House Advances Budget Reconciliation Framework
Earlier this week, House lawmakers returned briefly from their annual August recess to formally consider and vote on a rule outlining how House leadership intends to advance several critical pieces of legislation by the end of September. This effort is part of Congressional Democrats’ “two-track” legislative strategy which intentionally links the $550 billion Senate-approved Infrastructure Investment and Jobs Act (IIJA) along with a much larger $3.5 trillion budget framework. This framework, known as a budget resolution, unlocks a legislative process, known as reconciliation, that allows Congress to pass certain legislation by simple majorities in both chambers. Through the reconciliation process, Congressional Democrats hope to include additional Democratic priorities including childcare, universal pre-K, free community college, and K-12 facilities infrastructure among other priorities currently under consideration.
Prior to the vote, a group of 10 Democratic moderates led by Rep. Gottheimer (D-NJ) had been withholding their support for advancing these bills in this fashion, insisting that the House first take up and consider the IIJA, before moving on to the wider reconciliation process. However, a larger group of Democrats opposed this approach given that moving the IIJA before a reconciliation package would leave little incentive for moderates in both the House and the Senate to support Democrats’ wider aspirations with the $3.5 trillion budget package. By linking the two proposals in this way, Congressional Democratic leadership intends to garner the votes necessary to pass both of these bills in both Chambers in the weeks ahead. By Tuesday, Democratic Congressional leadership and this group of moderates found agreement, augmenting the underlying legislative rule to include a non-binding commitment to vote on the IIJA no later than September 27. With this agreement in hand, the House cleared this procedural hurdle by a party-line vote of 220-212 Tuesday morning.
With this step in the process complete, the reconciliation process in the House formally begins, with committees in both chambers now ostensibly working on legislation conforming to the proposed $3.5 trillion budget framework. As these efforts move forward, NSBA’s advocacy team will continue to impress upon lawmakers the significant infrastructure and connectivity needs of the K-12 community.

- _WHAT YOU HAVE TO DO_
In the budget reconciliation article, by what vote did the House clear the procedural hurdle on Tuesday morning?

- _COLLECTED DATA_
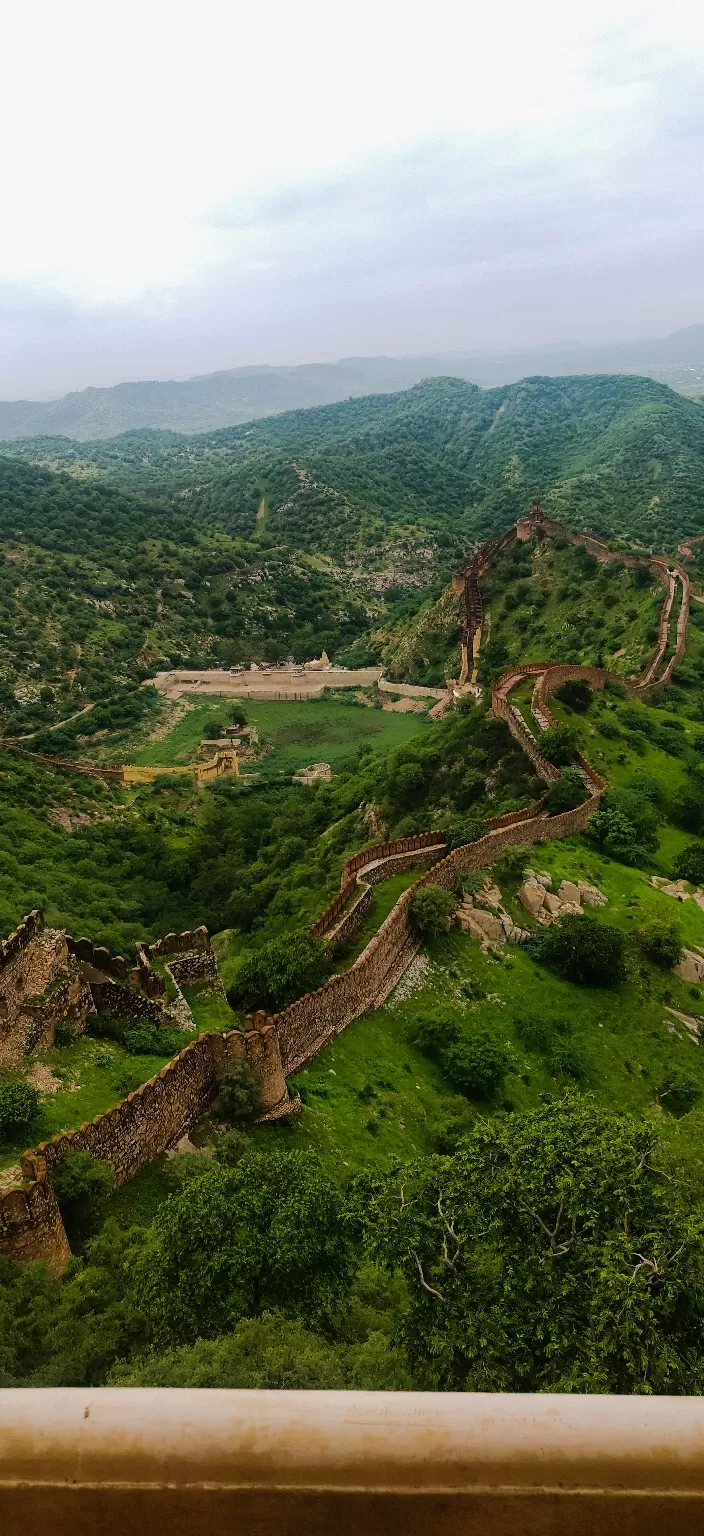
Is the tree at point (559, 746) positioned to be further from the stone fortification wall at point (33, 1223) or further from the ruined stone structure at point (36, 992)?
the stone fortification wall at point (33, 1223)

- _REPLY_
A party-line vote of 220-212.